La bibliothérapie pour guérir par les livres
L’été dernier, on a demandé à un vieillard de presque 90 ans s’il a gardé son habitude de lire. «Oui , a-t-il répondu fièrement, et c’est par la lecture que j’ai pu conserver mes réflexes face aux dangers du monde extérieur et mes capacités de mémorisation». Et il poursuit tout de go : «La lecture m’a aussi permis de m’actualiser pour ne pas être déconnecté dans notre univers dominé par la technologie avançant à grands pas». C’est un vieil homme qui est présenté comme un exemple d’homme qui a lu depuis ses années d’école primaire. Il est devenu instituteur comme Feraoun, mais au lieu d’écrire, il a consacré son temps des loisirs à la lecture. Son cas rappelle un écrivain qui a poursuivi son activité de l’écriture jusqu’à son dernier souffle. On lui a demandé une fois alors qu’il avait 95 ans, de se reposer, «Non, je ne peux pas car si j’arrête d’écrire, je perdrais la mémoire et la santé physique». Donc, tout individu incapable de prendre un livre et quel que soit son âge, devient un malade malgré lui et sa vie se limiterait à la satisfaction des besoins élémentaires : manger, boire, dormir, bavarder pour dire des banalités. Il n’y a rien à voir avec nos vieillards d’antan qui n’avaient pas où apprendre à écrire, lire et compter mais qui ont su se conserver par une alimentation saine et un apprentissage régulier à l’école de la sagesse, celle de la place publique ou des boutiques d’artisan, là où les anciens se livraient en dehors de leurs heures de travail à de véritables joutes oratoires, sorte de concours du meilleur conteur ou narrateur de légendes anciennes, sinon de déclamateur de poésies souvent anonymes mais entrant dans des sujets d’actualité. Et quiconque n’avait pas la capacité d’entrer en compétition devait au moins se donner la peine d’écouter pour apprendre à parler et s’instruire. Ces vieux qui étaient cultivés par la voie orale, avaient pu garder leur santé physique et leur lucidité jusqu’à la veille de leur disparition. La bibliothérapie s’applique-t-elle à tous les cas de figure et à tous les âges ? Cela reste à vérifier. C’est une technique de guérison qui relève de la médecine alternative consistant à créer chez le patient l’envie de lire, sur la base d’une proposition d’œuvres jugées bonnes par une équipe de médecins, probablement spécialisés dans la psychanalyse ou le domaine de la psychothérapie.
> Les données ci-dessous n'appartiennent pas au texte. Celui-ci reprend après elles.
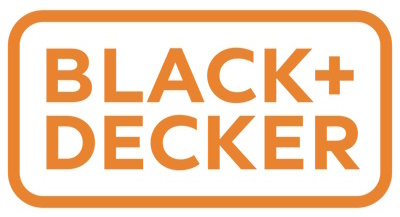 black and decker company logo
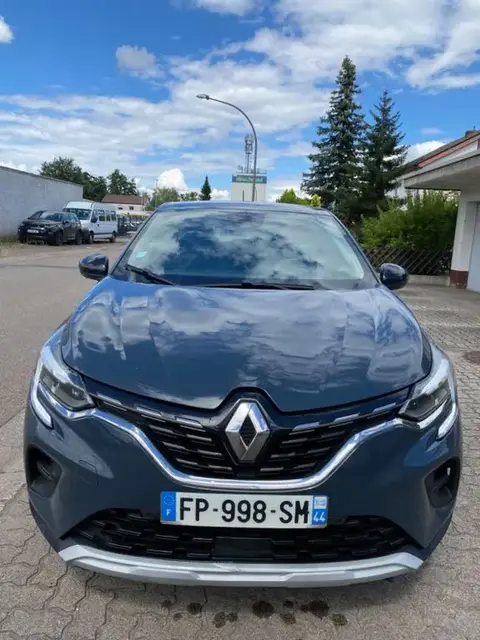 Annonce RENAULT CAPTUR Diesel 2020 d'occasion 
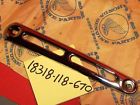 18318-118-670 Oem Motosport Protector Honda Shield Muffler 1971-76 Xl70 Nos Sl70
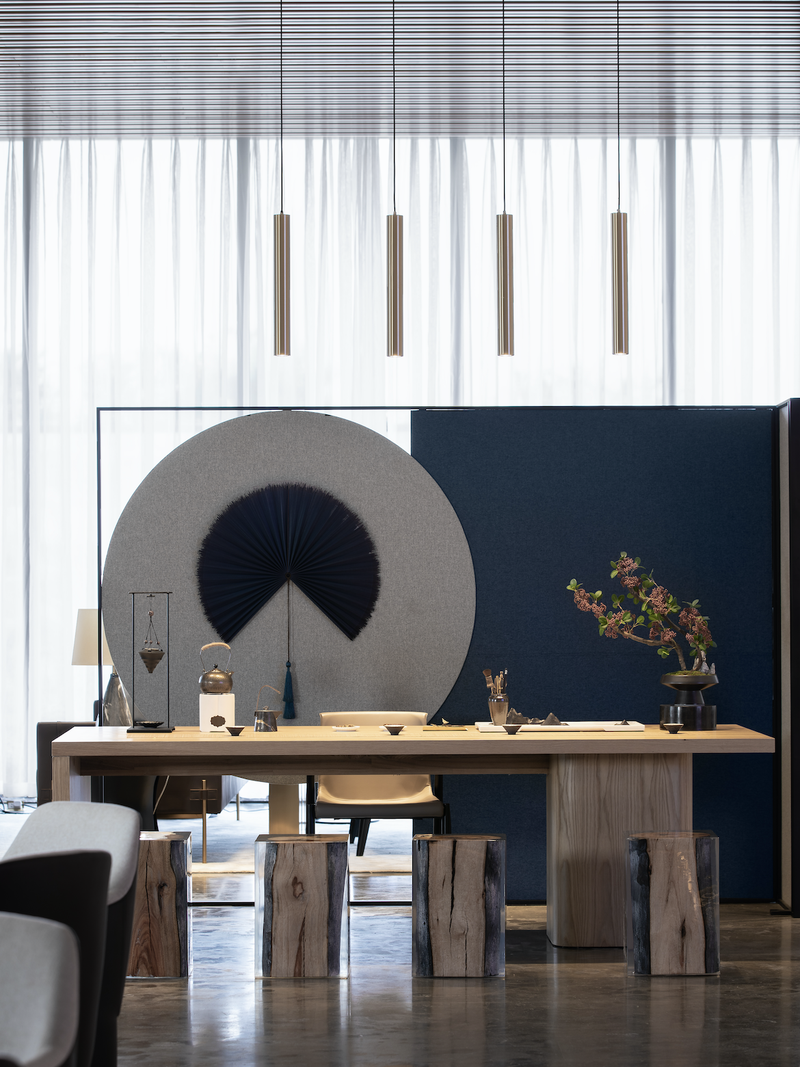 十堰华西城营销中心 | 传统与现代的完美融合-24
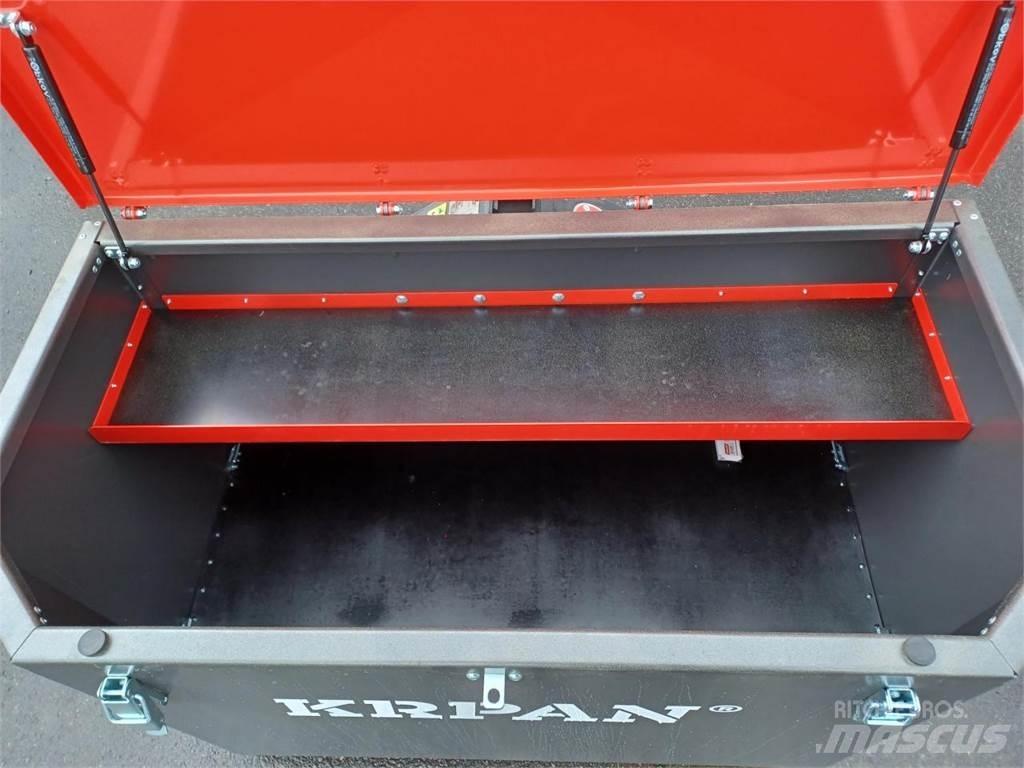 Krpan TZ 400 Sonstige Landmaschinen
Les ouvrages sélectionnés pour leur efficacité dans la thérapie comportementale, sont des romans psychologiques ou de fiction au service des psychopathes, sinon des pièces de théâtre donnant à juger des comportements atypiques ou des poésies de belle facture et accessibles à tous les déséquilibrés. Les médecins chargés de cette mission déclinent non pas des ordonnances de médicaments mais des prescriptions de livres de développements personnalisés, c’est-à-dire destinées à des patients qui souffrent de dépression et d’anxiété. Et pour stimuler leur humeur, les médecins organisent des dynamiques de groupes moyennant des lectures collectives. C’est un traitement inspiré des méthodes modernes d’apprentissage, appliqué lorsqu’il n’y a pas de motivation. Son efficacité réside dans le fait que les personnes ciblées sentent la nécessité de lire sous l’effet d’une stimulation née de l’émulation recréée pour les besoins d’une situation particulière.